SOUNDTRACK: BROKEN BELLS Live at SXSW, March 17, 2010 (2010).
The only disappointing thing about this download from NPR’s All Songs Considered is that it consists of only three songs now. I guess the band (or more likely the label) didn’t want the whole show streaming or downloadable, so they let us have three songs (the original show was ten).
But three is better than nothing. The excerpt includes “The High Road,” “The Ghost Inside” and “October.”
The band sounds great in this setting.
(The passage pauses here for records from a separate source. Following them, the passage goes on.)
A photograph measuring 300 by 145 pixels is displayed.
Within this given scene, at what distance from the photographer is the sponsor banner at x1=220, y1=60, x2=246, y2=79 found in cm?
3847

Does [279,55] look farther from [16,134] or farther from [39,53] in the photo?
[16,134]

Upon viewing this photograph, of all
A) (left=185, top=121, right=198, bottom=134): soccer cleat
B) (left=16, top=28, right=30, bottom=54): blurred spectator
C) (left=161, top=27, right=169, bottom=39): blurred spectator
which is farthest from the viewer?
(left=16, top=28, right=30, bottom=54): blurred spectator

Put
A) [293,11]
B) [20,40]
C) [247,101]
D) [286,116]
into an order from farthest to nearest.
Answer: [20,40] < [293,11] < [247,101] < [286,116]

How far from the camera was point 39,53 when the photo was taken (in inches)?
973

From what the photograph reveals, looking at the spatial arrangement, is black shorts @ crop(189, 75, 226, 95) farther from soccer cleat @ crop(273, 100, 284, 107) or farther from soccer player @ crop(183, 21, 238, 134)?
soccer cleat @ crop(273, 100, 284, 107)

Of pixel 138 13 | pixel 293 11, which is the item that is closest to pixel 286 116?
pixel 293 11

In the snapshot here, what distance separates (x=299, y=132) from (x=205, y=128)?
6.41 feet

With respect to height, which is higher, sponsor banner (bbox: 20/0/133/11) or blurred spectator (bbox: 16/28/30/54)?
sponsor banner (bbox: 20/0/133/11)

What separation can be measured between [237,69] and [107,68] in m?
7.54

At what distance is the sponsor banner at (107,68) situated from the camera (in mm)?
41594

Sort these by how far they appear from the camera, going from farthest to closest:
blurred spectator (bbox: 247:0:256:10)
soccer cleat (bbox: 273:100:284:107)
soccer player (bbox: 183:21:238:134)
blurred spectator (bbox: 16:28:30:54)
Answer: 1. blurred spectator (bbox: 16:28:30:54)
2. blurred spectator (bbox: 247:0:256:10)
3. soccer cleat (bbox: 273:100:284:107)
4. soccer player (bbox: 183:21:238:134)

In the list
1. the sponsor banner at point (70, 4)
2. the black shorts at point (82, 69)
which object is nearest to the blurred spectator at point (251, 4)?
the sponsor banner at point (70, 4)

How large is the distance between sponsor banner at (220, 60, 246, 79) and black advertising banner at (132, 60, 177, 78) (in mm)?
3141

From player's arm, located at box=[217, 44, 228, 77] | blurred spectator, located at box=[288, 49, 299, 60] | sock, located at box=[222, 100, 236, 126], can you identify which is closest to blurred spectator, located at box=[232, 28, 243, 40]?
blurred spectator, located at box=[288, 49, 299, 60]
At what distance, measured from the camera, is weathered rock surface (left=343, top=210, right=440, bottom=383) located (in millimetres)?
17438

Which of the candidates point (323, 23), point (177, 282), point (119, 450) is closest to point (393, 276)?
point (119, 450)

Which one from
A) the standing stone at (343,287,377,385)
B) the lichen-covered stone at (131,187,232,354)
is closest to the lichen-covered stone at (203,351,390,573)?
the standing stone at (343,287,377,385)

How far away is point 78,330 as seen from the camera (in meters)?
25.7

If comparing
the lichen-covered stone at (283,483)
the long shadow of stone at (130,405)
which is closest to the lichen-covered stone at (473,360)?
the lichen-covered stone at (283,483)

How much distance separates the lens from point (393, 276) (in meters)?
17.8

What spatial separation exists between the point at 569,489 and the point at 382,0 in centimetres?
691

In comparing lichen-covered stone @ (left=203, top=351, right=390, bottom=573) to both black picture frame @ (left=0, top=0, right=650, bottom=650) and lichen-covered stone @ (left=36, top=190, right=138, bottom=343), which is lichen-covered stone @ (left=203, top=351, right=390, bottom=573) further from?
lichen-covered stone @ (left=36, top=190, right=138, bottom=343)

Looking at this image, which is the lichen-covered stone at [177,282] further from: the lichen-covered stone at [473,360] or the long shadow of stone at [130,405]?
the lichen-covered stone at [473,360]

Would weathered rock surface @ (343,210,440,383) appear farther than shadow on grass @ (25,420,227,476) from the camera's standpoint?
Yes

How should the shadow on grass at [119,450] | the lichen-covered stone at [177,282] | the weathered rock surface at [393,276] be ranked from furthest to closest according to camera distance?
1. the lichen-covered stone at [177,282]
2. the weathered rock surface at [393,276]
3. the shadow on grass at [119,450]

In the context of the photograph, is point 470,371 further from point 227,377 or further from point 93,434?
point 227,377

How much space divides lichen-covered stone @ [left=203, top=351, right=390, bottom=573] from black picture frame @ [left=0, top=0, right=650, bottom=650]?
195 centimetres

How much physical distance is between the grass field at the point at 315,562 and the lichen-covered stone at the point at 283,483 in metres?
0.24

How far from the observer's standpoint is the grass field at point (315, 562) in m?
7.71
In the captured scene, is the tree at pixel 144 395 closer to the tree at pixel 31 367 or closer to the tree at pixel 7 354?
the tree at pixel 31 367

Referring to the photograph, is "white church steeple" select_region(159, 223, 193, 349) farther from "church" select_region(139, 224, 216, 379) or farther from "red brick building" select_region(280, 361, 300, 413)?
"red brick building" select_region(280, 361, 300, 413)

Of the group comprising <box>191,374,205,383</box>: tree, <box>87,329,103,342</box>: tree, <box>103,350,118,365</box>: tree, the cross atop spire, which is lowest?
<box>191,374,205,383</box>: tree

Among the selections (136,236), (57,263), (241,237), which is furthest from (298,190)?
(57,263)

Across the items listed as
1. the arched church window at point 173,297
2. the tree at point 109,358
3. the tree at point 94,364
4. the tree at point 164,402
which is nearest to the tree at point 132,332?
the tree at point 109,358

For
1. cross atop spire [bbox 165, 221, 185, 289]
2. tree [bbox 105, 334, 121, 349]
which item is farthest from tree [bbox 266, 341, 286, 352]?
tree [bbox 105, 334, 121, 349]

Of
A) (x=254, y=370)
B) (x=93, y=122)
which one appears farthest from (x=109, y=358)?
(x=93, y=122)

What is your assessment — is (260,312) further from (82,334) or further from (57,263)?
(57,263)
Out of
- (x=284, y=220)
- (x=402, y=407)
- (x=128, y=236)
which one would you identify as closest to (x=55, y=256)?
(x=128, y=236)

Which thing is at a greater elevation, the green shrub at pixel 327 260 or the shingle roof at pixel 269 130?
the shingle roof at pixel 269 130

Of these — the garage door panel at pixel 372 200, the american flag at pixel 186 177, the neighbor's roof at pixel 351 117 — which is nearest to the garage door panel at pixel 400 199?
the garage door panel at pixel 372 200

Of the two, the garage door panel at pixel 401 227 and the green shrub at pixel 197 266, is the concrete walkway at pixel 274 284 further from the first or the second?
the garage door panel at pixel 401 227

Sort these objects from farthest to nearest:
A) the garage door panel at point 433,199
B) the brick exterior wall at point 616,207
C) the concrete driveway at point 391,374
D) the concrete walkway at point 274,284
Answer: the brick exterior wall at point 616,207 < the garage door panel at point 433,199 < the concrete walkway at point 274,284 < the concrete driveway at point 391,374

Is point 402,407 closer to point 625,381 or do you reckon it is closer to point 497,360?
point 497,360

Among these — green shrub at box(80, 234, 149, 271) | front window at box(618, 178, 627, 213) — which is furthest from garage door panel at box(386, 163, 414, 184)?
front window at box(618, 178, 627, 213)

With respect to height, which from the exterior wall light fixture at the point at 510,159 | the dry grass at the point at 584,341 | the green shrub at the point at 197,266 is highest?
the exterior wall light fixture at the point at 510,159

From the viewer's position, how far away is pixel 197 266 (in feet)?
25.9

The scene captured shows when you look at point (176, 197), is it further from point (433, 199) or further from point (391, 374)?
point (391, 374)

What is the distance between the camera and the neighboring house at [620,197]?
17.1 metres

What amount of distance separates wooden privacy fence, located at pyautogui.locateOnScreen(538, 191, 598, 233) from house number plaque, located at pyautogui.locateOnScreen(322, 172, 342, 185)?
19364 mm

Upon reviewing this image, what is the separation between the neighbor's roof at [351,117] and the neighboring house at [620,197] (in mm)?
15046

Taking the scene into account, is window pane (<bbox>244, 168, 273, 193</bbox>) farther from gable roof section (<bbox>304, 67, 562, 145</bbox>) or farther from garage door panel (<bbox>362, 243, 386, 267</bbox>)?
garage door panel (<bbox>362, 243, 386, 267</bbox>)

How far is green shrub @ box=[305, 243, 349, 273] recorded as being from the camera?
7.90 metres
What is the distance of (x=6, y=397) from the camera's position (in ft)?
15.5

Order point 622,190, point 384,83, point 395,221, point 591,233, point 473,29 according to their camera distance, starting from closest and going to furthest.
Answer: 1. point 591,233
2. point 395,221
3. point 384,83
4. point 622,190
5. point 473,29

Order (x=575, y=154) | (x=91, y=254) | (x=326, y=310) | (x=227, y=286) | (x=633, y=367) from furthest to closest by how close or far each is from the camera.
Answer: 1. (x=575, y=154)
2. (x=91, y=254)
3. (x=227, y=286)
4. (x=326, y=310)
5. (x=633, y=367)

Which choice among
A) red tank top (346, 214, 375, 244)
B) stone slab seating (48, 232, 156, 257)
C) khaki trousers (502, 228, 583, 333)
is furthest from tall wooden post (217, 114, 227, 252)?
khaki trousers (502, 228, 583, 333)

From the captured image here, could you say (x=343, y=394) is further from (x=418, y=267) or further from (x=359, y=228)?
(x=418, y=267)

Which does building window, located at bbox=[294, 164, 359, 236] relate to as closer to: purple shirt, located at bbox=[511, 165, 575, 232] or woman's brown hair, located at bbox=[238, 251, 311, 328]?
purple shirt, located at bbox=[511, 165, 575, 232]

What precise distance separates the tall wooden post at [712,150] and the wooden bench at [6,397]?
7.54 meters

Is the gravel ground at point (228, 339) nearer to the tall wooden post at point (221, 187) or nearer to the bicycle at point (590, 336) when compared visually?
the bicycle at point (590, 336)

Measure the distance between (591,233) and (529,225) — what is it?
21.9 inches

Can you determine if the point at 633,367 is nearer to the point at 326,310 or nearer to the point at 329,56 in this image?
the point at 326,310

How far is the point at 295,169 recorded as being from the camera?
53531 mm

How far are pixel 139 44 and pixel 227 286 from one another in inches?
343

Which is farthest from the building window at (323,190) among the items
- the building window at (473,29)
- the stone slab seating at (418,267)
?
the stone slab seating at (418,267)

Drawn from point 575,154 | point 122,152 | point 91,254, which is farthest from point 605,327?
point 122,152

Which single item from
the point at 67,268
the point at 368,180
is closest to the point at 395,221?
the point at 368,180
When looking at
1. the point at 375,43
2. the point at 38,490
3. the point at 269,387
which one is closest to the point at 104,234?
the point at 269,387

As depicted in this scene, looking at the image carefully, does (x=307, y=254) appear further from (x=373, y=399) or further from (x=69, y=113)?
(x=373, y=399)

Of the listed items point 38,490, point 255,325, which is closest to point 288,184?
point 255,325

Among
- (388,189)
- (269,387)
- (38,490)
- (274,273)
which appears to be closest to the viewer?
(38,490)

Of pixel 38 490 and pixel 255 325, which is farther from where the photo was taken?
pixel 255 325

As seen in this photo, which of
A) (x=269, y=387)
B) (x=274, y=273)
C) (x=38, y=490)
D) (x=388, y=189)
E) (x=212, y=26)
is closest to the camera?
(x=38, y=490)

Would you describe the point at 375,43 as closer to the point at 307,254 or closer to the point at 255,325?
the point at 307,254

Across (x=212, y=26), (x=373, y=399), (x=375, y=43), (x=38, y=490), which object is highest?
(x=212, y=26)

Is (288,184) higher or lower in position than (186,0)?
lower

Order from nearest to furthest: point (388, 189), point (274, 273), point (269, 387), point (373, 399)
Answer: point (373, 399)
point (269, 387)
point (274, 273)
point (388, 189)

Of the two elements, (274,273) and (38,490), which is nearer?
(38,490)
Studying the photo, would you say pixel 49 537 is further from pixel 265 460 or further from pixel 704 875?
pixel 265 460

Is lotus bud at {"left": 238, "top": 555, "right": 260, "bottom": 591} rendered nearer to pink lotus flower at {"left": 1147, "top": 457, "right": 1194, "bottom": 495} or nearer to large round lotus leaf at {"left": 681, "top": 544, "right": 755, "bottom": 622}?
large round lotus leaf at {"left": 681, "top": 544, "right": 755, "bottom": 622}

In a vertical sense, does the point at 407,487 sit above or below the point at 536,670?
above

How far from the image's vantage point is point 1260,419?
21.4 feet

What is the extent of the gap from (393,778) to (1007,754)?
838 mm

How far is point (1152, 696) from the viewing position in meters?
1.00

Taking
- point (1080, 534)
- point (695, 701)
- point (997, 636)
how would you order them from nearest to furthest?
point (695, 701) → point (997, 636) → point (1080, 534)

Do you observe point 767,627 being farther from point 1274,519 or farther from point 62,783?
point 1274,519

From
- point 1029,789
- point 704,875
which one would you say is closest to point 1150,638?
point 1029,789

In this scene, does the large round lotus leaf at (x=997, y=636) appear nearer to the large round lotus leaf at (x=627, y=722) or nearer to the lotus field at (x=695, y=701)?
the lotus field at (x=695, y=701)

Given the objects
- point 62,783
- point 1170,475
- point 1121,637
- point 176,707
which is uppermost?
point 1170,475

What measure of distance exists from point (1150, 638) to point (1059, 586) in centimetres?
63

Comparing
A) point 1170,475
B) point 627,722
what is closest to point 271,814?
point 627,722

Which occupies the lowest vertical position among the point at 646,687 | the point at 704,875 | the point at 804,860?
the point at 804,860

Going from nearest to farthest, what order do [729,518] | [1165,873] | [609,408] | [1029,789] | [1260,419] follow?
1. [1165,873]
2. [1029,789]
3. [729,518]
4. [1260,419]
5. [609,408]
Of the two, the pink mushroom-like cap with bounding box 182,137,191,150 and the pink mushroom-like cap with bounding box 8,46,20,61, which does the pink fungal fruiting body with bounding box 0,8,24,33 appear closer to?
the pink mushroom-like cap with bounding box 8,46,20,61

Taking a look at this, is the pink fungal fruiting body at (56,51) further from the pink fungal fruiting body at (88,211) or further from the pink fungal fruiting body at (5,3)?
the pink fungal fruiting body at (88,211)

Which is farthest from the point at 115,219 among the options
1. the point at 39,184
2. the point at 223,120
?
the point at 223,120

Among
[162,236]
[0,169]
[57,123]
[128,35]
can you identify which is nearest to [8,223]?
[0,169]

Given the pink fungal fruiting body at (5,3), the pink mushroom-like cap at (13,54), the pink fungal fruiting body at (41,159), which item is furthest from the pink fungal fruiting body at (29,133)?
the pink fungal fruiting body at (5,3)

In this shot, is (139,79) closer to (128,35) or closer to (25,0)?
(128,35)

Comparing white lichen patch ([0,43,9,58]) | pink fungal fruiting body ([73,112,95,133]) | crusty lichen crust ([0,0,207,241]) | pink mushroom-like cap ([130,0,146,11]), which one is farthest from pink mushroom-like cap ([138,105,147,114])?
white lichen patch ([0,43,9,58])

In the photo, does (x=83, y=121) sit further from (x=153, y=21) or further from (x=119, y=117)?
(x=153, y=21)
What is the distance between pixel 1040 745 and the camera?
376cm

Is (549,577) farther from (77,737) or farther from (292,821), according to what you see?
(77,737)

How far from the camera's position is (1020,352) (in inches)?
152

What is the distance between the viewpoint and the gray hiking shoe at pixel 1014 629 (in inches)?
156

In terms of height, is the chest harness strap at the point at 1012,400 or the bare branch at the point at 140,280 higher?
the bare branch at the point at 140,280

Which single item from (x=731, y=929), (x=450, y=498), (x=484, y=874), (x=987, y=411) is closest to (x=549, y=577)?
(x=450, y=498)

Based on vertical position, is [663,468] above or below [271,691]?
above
I’m unclear just who all is playing live, but the page says that the live band is a six piece (with Danger Mouse jumping from drums to keyboards and back again). They reproduce the songs very well, but at the same time they’re not just mimicking the album.
It’s a nice teaser to want to see them live.
[READ: April 4, 2011] “Bob Dylan Goes Tubing”
Today is Bob Dylan’s 70th birthday. It’s not often that I get a story that coincides with a day quite so nicely. Happy birthday, Bob.
This begins as a delightfully weird little story and develops into a strangely profound story about family and celebrity.
A family is renting a vacation home by Lake Sturgeon for the summer. The mother notices a man on a raft who is floating towards them. And she says that from a distance the guy looks like Bob Dylan, only older. (He is older, her husband ponts out).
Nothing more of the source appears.